Exercise text —
--------------------------------------------------

With an election call expected in the coming days, the Conservative Party’s prospects appear dire.
The party is at risk of being swept in Atlantic Canada and of losing seats in Quebec and Ontario. Ridings in the Prairies and in British Columbia’s Lower Mainland are in play. The Liberals could even make gains in the B.C. Interior, traditionally a Tory stronghold.
Huge caveat: Campaigns matter. During the campaign, Conservative Leader Erin O’Toole could exceed expectations. The party is well financed, with a solid, if shrinking, core of loyal supporters, A strong performance by Mr. O’Toole in the leaders’ debates and a few breaks here and there could turn things around.
But unless they get those breaks, the Tories face a drubbing.
Part of the problem lies in Mr. O’Toole’s climate-change plan. That plan, which includes putting a price on carbon, has been praised by economists and environmentalists, but criticized by many on the right who oppose carbon taxes.
In the 2015 election, the Liberals took four seats in Alberta, one in Saskatchewan and seven in Manitoba. Four years later, they were shut out of Alberta and Saskatchewan, and reduced to four seats in Manitoba. If current conditions hold, the result in 2021 could look much closer to 2015 than 2019.
The situation for the Conservatives in B.C. is grim. The polling aggregator 338Canada.com has the Tories running third in that province. Not only are seats at risk in the Lower Mainland, a few ridings in the Interior, such as Kamloops–Thompson–Cariboo or North Okanagan-Shuswap, might be vulnerable.
Defections in Western Canada would be worth the cost, if the Conservatives picked up scads of seats in Central Canada in exchange. Federal elections are won and lost in the dense band of constituencies surrounding Toronto. Polls have consistently shown that middle-class suburban voters there take climate change seriously. They should be impressed by Mr. O’Toole’s plan.
But 338.com has the Tories almost 10 points behind the Liberals in that province. Unless that gap narrows, Conservative seats in Niagara and Southwestern Ontario could be at risk. Even Mr. O’Toole’s Durham seat and Carleton, held by high-profile MP Pierre Poilievre, are thought to be vulnerable. The Tories will also have to fight hard to hold on to even half of their 10 seats in Quebec. And they could lose all four seats in Nova Scotia and New Brunswick.

--------------------------------------------------

Supplied records —
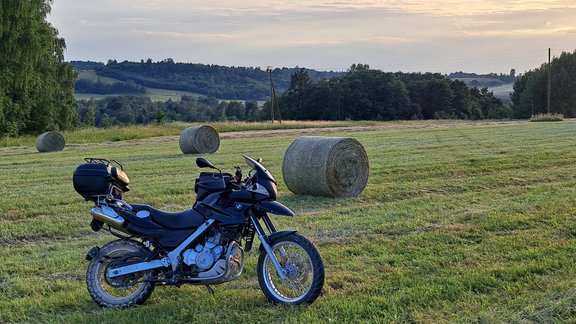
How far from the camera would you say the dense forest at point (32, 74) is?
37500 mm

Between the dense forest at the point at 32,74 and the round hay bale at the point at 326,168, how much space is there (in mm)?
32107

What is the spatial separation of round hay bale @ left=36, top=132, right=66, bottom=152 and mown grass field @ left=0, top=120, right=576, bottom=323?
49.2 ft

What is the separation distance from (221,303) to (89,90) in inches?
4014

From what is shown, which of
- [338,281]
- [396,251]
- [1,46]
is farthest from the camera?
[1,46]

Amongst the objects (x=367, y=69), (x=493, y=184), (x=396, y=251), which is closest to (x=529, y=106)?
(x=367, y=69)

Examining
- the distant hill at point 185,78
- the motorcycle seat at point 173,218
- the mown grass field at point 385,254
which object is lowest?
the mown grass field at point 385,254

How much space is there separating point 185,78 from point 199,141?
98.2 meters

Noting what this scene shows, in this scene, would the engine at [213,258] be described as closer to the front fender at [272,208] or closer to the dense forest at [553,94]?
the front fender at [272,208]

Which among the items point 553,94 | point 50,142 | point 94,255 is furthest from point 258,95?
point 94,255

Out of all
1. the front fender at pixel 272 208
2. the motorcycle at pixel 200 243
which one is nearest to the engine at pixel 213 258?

--------------------------------------------------

Work to complete —
(1) Quote the article on the Conservatives' election prospects from "Part of the" to "2015 than 2019.".
(2) Extend the article on the Conservatives' election prospects, picking up after its final sentence.
The records have nothing to do with what you're asked here.

Task-by-task answers —
(1)
Part of the problem lies in Mr. O’Toole’s climate-change plan. That plan, which includes putting a price on carbon, has been praised by economists and environmentalists, but criticized by many on the right who oppose carbon taxes.
In the 2015 election, the Liberals took four seats in Alberta, one in Saskatchewan and seven in Manitoba. Four years later, they were shut out of Alberta and Saskatchewan, and reduced to four seats in Manitoba. If current conditions hold, the result in 2021 could look much closer to 2015 than 2019.

(2)
Why has Mr. O’Toole made so little headway? It could be his chameleon-like tendency to become whatever you want him to be. He had initially planned to run to the left of Mr. Poilievre in last year’s leadership race. But when Mr. Poilievre decided not to run, Mr. O’Toole successfully positioned himself to the right of former Progressive Conservative leader Peter MacKay instead.
Having won the leadership by attracting “true blue” Conservatives, Mr. O’Toole then pivoted, announcing his solidarity with the LGBTQ community, taking climate change seriously and seeking the votes of unionized workers, as Prime Minister Boris Johnson successfully did in Britain.
Social conservatives rebelled. Delegates at the party’s policy convention in March voted down a resolution affirming “climate change is real.” Backbench MPs filibustered Liberal legislation that would have banned the practice of conversion therapy on LGBTQ minors. Mr. O’Toole seemed unable to control either his party or his caucus.
Now, he appears to be on the brink of heading into an election that could secure Liberal Leader Justin Trudeau a second majority government, which would place Mr. O’Toole’s political future very much in doubt.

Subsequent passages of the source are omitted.